Embolic Risk in Endocarditis
ABSTRACT & COMMENTARY
By Michael H. Crawford, MD
Professor of Medicine, Chief of Clinical Cardiology, University of California, San Francisco
This article originally appeared in the December 2013 issue of Clinical Cardiology Alert. It was peer reviewed by Ethan Weiss, MD, Assistant Professor of Medicine, Division of Cardiology and CVRI, University of California, San Francisco. Dr. Crawford reports no financial relationships relevant to this field of study, and Dr. Weiss is a scientific advisory board member for Bionovo.
Source: Hubert S, et al. Prediction of symptomatic embolism in infective endocarditis: Construction and validation of a risk calculator in a multicenter cohort. J Am Coll Cardiol 2013;62:1384-1392.
At the time infective endocarditis (IE) is diagnosed, an accurate predictor of the risk of embolic events would help guide the risk/benefit ratio of surgical intervention. Thus, these investigators from two regional centers in France reviewed cases of definite IE by the modified Duke criteria that did not have isolated cardiac device electrophysiologic lead endocarditis or recurrent IE. Embolic events that occurred before diagnosis and the initiation of antibiotic therapy were noted, as well as supporting initial imaging data. The primary endpoint was symptomatic embolic events from the initiation of antibiotic therapy to surgery or 6 months of follow-up. Over the study period, 847 patients met inclusion criteria at the two centers, mean age was 62 years, and 72% were men. Streptococci and staphylococci organisms were causative in half the patients. Prosthetic valve IE occurred in one-fourth of the patients. Head CT scans were performed on admission in 97% and 493 patients had surgery within 30 days. The subjects were randomly divided into a development sample (n = 565) and a validation sample (n = 282). In the total population, 72 had emboli within 14 days and the central nervous system received half. After 6 months, 62% had undergone surgery and 20% had died. The 6-month embolic rate was 8.5% and was highest in the first 2 weeks. In the development group, age, diabetes, atrial fibrillation, previous embolism, vegetation length, and Staphylococcus aureus infection were predictive of emboli. A prediction model based on these variables performed well in the validation sample and can be programmed into a handheld device. The authors concluded that at the diagnosis of IE, a simple calculation of embolic risk can be accurately made that could be useful for therapeutic decisions.

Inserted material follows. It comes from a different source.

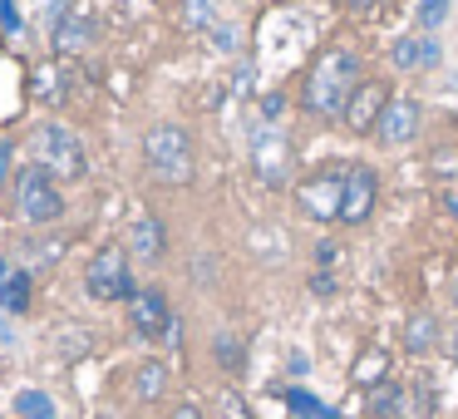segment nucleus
Returning a JSON list of instances; mask_svg holds the SVG:
<instances>
[{"label":"nucleus","mask_w":458,"mask_h":419,"mask_svg":"<svg viewBox=\"0 0 458 419\" xmlns=\"http://www.w3.org/2000/svg\"><path fill=\"white\" fill-rule=\"evenodd\" d=\"M360 80H365V60H360L355 45H340V40L326 45L310 64V74L301 80V114H310L320 124H340Z\"/></svg>","instance_id":"obj_1"},{"label":"nucleus","mask_w":458,"mask_h":419,"mask_svg":"<svg viewBox=\"0 0 458 419\" xmlns=\"http://www.w3.org/2000/svg\"><path fill=\"white\" fill-rule=\"evenodd\" d=\"M143 163H148V178L163 188H188L198 178V149H192V133L182 124L163 119L143 133Z\"/></svg>","instance_id":"obj_2"},{"label":"nucleus","mask_w":458,"mask_h":419,"mask_svg":"<svg viewBox=\"0 0 458 419\" xmlns=\"http://www.w3.org/2000/svg\"><path fill=\"white\" fill-rule=\"evenodd\" d=\"M5 188H11V212L25 227H55V222H64V212H70L60 178H50V173L30 158L15 168V178L5 183Z\"/></svg>","instance_id":"obj_3"},{"label":"nucleus","mask_w":458,"mask_h":419,"mask_svg":"<svg viewBox=\"0 0 458 419\" xmlns=\"http://www.w3.org/2000/svg\"><path fill=\"white\" fill-rule=\"evenodd\" d=\"M30 163H40L50 178L64 183H84L89 178V158H84V143L74 129H64L60 119H45L30 129Z\"/></svg>","instance_id":"obj_4"},{"label":"nucleus","mask_w":458,"mask_h":419,"mask_svg":"<svg viewBox=\"0 0 458 419\" xmlns=\"http://www.w3.org/2000/svg\"><path fill=\"white\" fill-rule=\"evenodd\" d=\"M345 168L350 163H320V168L301 173L291 183V198H296L301 218L316 222V227H330L340 222V202H345Z\"/></svg>","instance_id":"obj_5"},{"label":"nucleus","mask_w":458,"mask_h":419,"mask_svg":"<svg viewBox=\"0 0 458 419\" xmlns=\"http://www.w3.org/2000/svg\"><path fill=\"white\" fill-rule=\"evenodd\" d=\"M84 291H89L94 301H133L139 296V281H133L129 271V247H119V242H109V247H99L89 257V267H84Z\"/></svg>","instance_id":"obj_6"},{"label":"nucleus","mask_w":458,"mask_h":419,"mask_svg":"<svg viewBox=\"0 0 458 419\" xmlns=\"http://www.w3.org/2000/svg\"><path fill=\"white\" fill-rule=\"evenodd\" d=\"M291 163H296V149H291V133L281 124H257L251 129V173H257L261 188H291Z\"/></svg>","instance_id":"obj_7"},{"label":"nucleus","mask_w":458,"mask_h":419,"mask_svg":"<svg viewBox=\"0 0 458 419\" xmlns=\"http://www.w3.org/2000/svg\"><path fill=\"white\" fill-rule=\"evenodd\" d=\"M389 99H394V84L365 74V80L355 84V94H350L345 114H340V124H345L350 139H375V124H379V114H385Z\"/></svg>","instance_id":"obj_8"},{"label":"nucleus","mask_w":458,"mask_h":419,"mask_svg":"<svg viewBox=\"0 0 458 419\" xmlns=\"http://www.w3.org/2000/svg\"><path fill=\"white\" fill-rule=\"evenodd\" d=\"M419 133H424V104L414 94H394L375 124V143L379 149H409V143H419Z\"/></svg>","instance_id":"obj_9"},{"label":"nucleus","mask_w":458,"mask_h":419,"mask_svg":"<svg viewBox=\"0 0 458 419\" xmlns=\"http://www.w3.org/2000/svg\"><path fill=\"white\" fill-rule=\"evenodd\" d=\"M379 208V173L369 163L345 168V202H340V227H365Z\"/></svg>","instance_id":"obj_10"},{"label":"nucleus","mask_w":458,"mask_h":419,"mask_svg":"<svg viewBox=\"0 0 458 419\" xmlns=\"http://www.w3.org/2000/svg\"><path fill=\"white\" fill-rule=\"evenodd\" d=\"M173 311H168V296H163L158 286H143L139 296L129 301V326L139 330L143 340H168V330H173Z\"/></svg>","instance_id":"obj_11"},{"label":"nucleus","mask_w":458,"mask_h":419,"mask_svg":"<svg viewBox=\"0 0 458 419\" xmlns=\"http://www.w3.org/2000/svg\"><path fill=\"white\" fill-rule=\"evenodd\" d=\"M389 64L394 70H438L444 64V50H438V40L434 35H424V30H414V35H399L394 45H389Z\"/></svg>","instance_id":"obj_12"},{"label":"nucleus","mask_w":458,"mask_h":419,"mask_svg":"<svg viewBox=\"0 0 458 419\" xmlns=\"http://www.w3.org/2000/svg\"><path fill=\"white\" fill-rule=\"evenodd\" d=\"M129 257L148 261V267H158L163 257H168V232H163V222L153 218V212H139V218L129 222Z\"/></svg>","instance_id":"obj_13"},{"label":"nucleus","mask_w":458,"mask_h":419,"mask_svg":"<svg viewBox=\"0 0 458 419\" xmlns=\"http://www.w3.org/2000/svg\"><path fill=\"white\" fill-rule=\"evenodd\" d=\"M163 395H168V365H163L158 355L139 360V365H133V399H139V405H158Z\"/></svg>","instance_id":"obj_14"},{"label":"nucleus","mask_w":458,"mask_h":419,"mask_svg":"<svg viewBox=\"0 0 458 419\" xmlns=\"http://www.w3.org/2000/svg\"><path fill=\"white\" fill-rule=\"evenodd\" d=\"M89 45H94V25L84 21V15L70 11L60 25H55V50H60V55H84Z\"/></svg>","instance_id":"obj_15"},{"label":"nucleus","mask_w":458,"mask_h":419,"mask_svg":"<svg viewBox=\"0 0 458 419\" xmlns=\"http://www.w3.org/2000/svg\"><path fill=\"white\" fill-rule=\"evenodd\" d=\"M434 346H438V316L434 311H414L404 321V350L409 355H428Z\"/></svg>","instance_id":"obj_16"},{"label":"nucleus","mask_w":458,"mask_h":419,"mask_svg":"<svg viewBox=\"0 0 458 419\" xmlns=\"http://www.w3.org/2000/svg\"><path fill=\"white\" fill-rule=\"evenodd\" d=\"M350 380H355L360 389L385 385V380H389V350H379V346L360 350V355H355V365H350Z\"/></svg>","instance_id":"obj_17"},{"label":"nucleus","mask_w":458,"mask_h":419,"mask_svg":"<svg viewBox=\"0 0 458 419\" xmlns=\"http://www.w3.org/2000/svg\"><path fill=\"white\" fill-rule=\"evenodd\" d=\"M30 296H35L30 271H11L5 286H0V311H5V316H25V311H30Z\"/></svg>","instance_id":"obj_18"},{"label":"nucleus","mask_w":458,"mask_h":419,"mask_svg":"<svg viewBox=\"0 0 458 419\" xmlns=\"http://www.w3.org/2000/svg\"><path fill=\"white\" fill-rule=\"evenodd\" d=\"M369 415L375 419H404V385L385 380V385L369 389Z\"/></svg>","instance_id":"obj_19"},{"label":"nucleus","mask_w":458,"mask_h":419,"mask_svg":"<svg viewBox=\"0 0 458 419\" xmlns=\"http://www.w3.org/2000/svg\"><path fill=\"white\" fill-rule=\"evenodd\" d=\"M212 360H217L227 375H242V365H247V350H242L237 336H227V330H217L212 336Z\"/></svg>","instance_id":"obj_20"},{"label":"nucleus","mask_w":458,"mask_h":419,"mask_svg":"<svg viewBox=\"0 0 458 419\" xmlns=\"http://www.w3.org/2000/svg\"><path fill=\"white\" fill-rule=\"evenodd\" d=\"M15 419H55V399L45 389H21L15 395Z\"/></svg>","instance_id":"obj_21"},{"label":"nucleus","mask_w":458,"mask_h":419,"mask_svg":"<svg viewBox=\"0 0 458 419\" xmlns=\"http://www.w3.org/2000/svg\"><path fill=\"white\" fill-rule=\"evenodd\" d=\"M428 415H434V389H428V380L404 385V419H428Z\"/></svg>","instance_id":"obj_22"},{"label":"nucleus","mask_w":458,"mask_h":419,"mask_svg":"<svg viewBox=\"0 0 458 419\" xmlns=\"http://www.w3.org/2000/svg\"><path fill=\"white\" fill-rule=\"evenodd\" d=\"M448 5H454V0H419V5H414V25L424 35H434L438 25L448 21Z\"/></svg>","instance_id":"obj_23"},{"label":"nucleus","mask_w":458,"mask_h":419,"mask_svg":"<svg viewBox=\"0 0 458 419\" xmlns=\"http://www.w3.org/2000/svg\"><path fill=\"white\" fill-rule=\"evenodd\" d=\"M286 405L296 409L301 419H335V415H330V409L320 405L316 395H310V389H286Z\"/></svg>","instance_id":"obj_24"},{"label":"nucleus","mask_w":458,"mask_h":419,"mask_svg":"<svg viewBox=\"0 0 458 419\" xmlns=\"http://www.w3.org/2000/svg\"><path fill=\"white\" fill-rule=\"evenodd\" d=\"M217 415L222 419H257V415H251V405L242 399V389H232V385L217 389Z\"/></svg>","instance_id":"obj_25"},{"label":"nucleus","mask_w":458,"mask_h":419,"mask_svg":"<svg viewBox=\"0 0 458 419\" xmlns=\"http://www.w3.org/2000/svg\"><path fill=\"white\" fill-rule=\"evenodd\" d=\"M182 25H188V30H212V25H217L212 0H182Z\"/></svg>","instance_id":"obj_26"},{"label":"nucleus","mask_w":458,"mask_h":419,"mask_svg":"<svg viewBox=\"0 0 458 419\" xmlns=\"http://www.w3.org/2000/svg\"><path fill=\"white\" fill-rule=\"evenodd\" d=\"M434 173L438 178H458V143H448V149L434 153Z\"/></svg>","instance_id":"obj_27"},{"label":"nucleus","mask_w":458,"mask_h":419,"mask_svg":"<svg viewBox=\"0 0 458 419\" xmlns=\"http://www.w3.org/2000/svg\"><path fill=\"white\" fill-rule=\"evenodd\" d=\"M0 30L15 35L21 30V15H15V0H0Z\"/></svg>","instance_id":"obj_28"},{"label":"nucleus","mask_w":458,"mask_h":419,"mask_svg":"<svg viewBox=\"0 0 458 419\" xmlns=\"http://www.w3.org/2000/svg\"><path fill=\"white\" fill-rule=\"evenodd\" d=\"M15 178V143H0V183Z\"/></svg>","instance_id":"obj_29"},{"label":"nucleus","mask_w":458,"mask_h":419,"mask_svg":"<svg viewBox=\"0 0 458 419\" xmlns=\"http://www.w3.org/2000/svg\"><path fill=\"white\" fill-rule=\"evenodd\" d=\"M212 40H217L222 55H232V45H237V30H227V25H212Z\"/></svg>","instance_id":"obj_30"},{"label":"nucleus","mask_w":458,"mask_h":419,"mask_svg":"<svg viewBox=\"0 0 458 419\" xmlns=\"http://www.w3.org/2000/svg\"><path fill=\"white\" fill-rule=\"evenodd\" d=\"M379 5H389V0H345V11H350V15H375Z\"/></svg>","instance_id":"obj_31"},{"label":"nucleus","mask_w":458,"mask_h":419,"mask_svg":"<svg viewBox=\"0 0 458 419\" xmlns=\"http://www.w3.org/2000/svg\"><path fill=\"white\" fill-rule=\"evenodd\" d=\"M163 419H202V409L192 405V399H182V405H173V409H168V415H163Z\"/></svg>","instance_id":"obj_32"},{"label":"nucleus","mask_w":458,"mask_h":419,"mask_svg":"<svg viewBox=\"0 0 458 419\" xmlns=\"http://www.w3.org/2000/svg\"><path fill=\"white\" fill-rule=\"evenodd\" d=\"M310 291H316V296H330V291H335V277H330V271H316V277H310Z\"/></svg>","instance_id":"obj_33"},{"label":"nucleus","mask_w":458,"mask_h":419,"mask_svg":"<svg viewBox=\"0 0 458 419\" xmlns=\"http://www.w3.org/2000/svg\"><path fill=\"white\" fill-rule=\"evenodd\" d=\"M281 109H286V99H281V94H267V99H261V114H267V119H276Z\"/></svg>","instance_id":"obj_34"},{"label":"nucleus","mask_w":458,"mask_h":419,"mask_svg":"<svg viewBox=\"0 0 458 419\" xmlns=\"http://www.w3.org/2000/svg\"><path fill=\"white\" fill-rule=\"evenodd\" d=\"M444 212H448V218H458V188L444 192Z\"/></svg>","instance_id":"obj_35"},{"label":"nucleus","mask_w":458,"mask_h":419,"mask_svg":"<svg viewBox=\"0 0 458 419\" xmlns=\"http://www.w3.org/2000/svg\"><path fill=\"white\" fill-rule=\"evenodd\" d=\"M0 346H11V326L5 321H0Z\"/></svg>","instance_id":"obj_36"},{"label":"nucleus","mask_w":458,"mask_h":419,"mask_svg":"<svg viewBox=\"0 0 458 419\" xmlns=\"http://www.w3.org/2000/svg\"><path fill=\"white\" fill-rule=\"evenodd\" d=\"M448 296H454V306H458V271H454V281H448Z\"/></svg>","instance_id":"obj_37"},{"label":"nucleus","mask_w":458,"mask_h":419,"mask_svg":"<svg viewBox=\"0 0 458 419\" xmlns=\"http://www.w3.org/2000/svg\"><path fill=\"white\" fill-rule=\"evenodd\" d=\"M454 355H458V340H454Z\"/></svg>","instance_id":"obj_38"}]
</instances>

Systemic emboli are common in IE and portend a poor prognosis. Prior studies have shown an association between emboli and vegetation size, staphylococcus infection, and prior embolization, which are characteristics of the infections. These factors highlight the importance of the early deployment of blood cultures and echocardiography in suspected IE. Prior emboli refers to the period before the diagnosis is made and antibiotics are started. The diagnosis of emboli could be made by clinical presentation in symptomatic patients (e.g., stroke) or by imaging in asymptomatic patients. The best imaging approach is not determined by this study, but the importance of prior emboli suggests that brain imaging should be done early to detect silent lesions. Several studies have used MRI for this purpose, but PET is promising and doesn't require contrast. This study adds three patient characteristics that are also strongly associated with emboli: diabetes, atrial fibrillation, and age. These features are combined with the three infection features to provide a risk calculator that can be downloaded on a handheld device. The calculator can be accessed through the electronic version of the paper, in the appendix.
This study and others have shown that after antibiotic therapy is started, the risk of emboli decreases rapidly in the first 2 weeks and is unusual after 4 weeks. Surgical therapy has also been shown to reduce emboli and mortality in selected patients. If surgical therapy is to have an impact on emboli, it needs to be done early. Delays to sterilize the vegetation or other such unproven tactics put the high-risk patient at considerable risk of emboli. Delays that last longer than 2 weeks diminish the potential benefits of surgery for emboli prevention. Surgery beyond 2 weeks is usually done for hemodynamic reasons. In considering early surgery in IE, the potential benefit of surgery has to be balanced against the risk. Estimation of the former has been augmented by this study, because it better identifies the patient at high risk for emboli. Some of these factors used to predict emboli risk also predict surgical risk such as age, so the calculation of surgical risk is complicated in IE patients. If a patient is high risk for emboli and seems low risk for surgery, then early surgery makes sense.
This is a retrospective database study done at two tertiary care centers. Thus, there are referral and selection biases. The study only addresses the prediction of embolic risk by factors discernible early in the course of IE. It does not address the value of surgery, but this has been studied before and there are guidelines for deploying surgical therapy early to prevent emboli. The international guidelines specify prior emboli and vegetation length as factors favoring early surgery in IE patients. This paper adds four more factors to consider and recommends a combined risk score to help with the decision.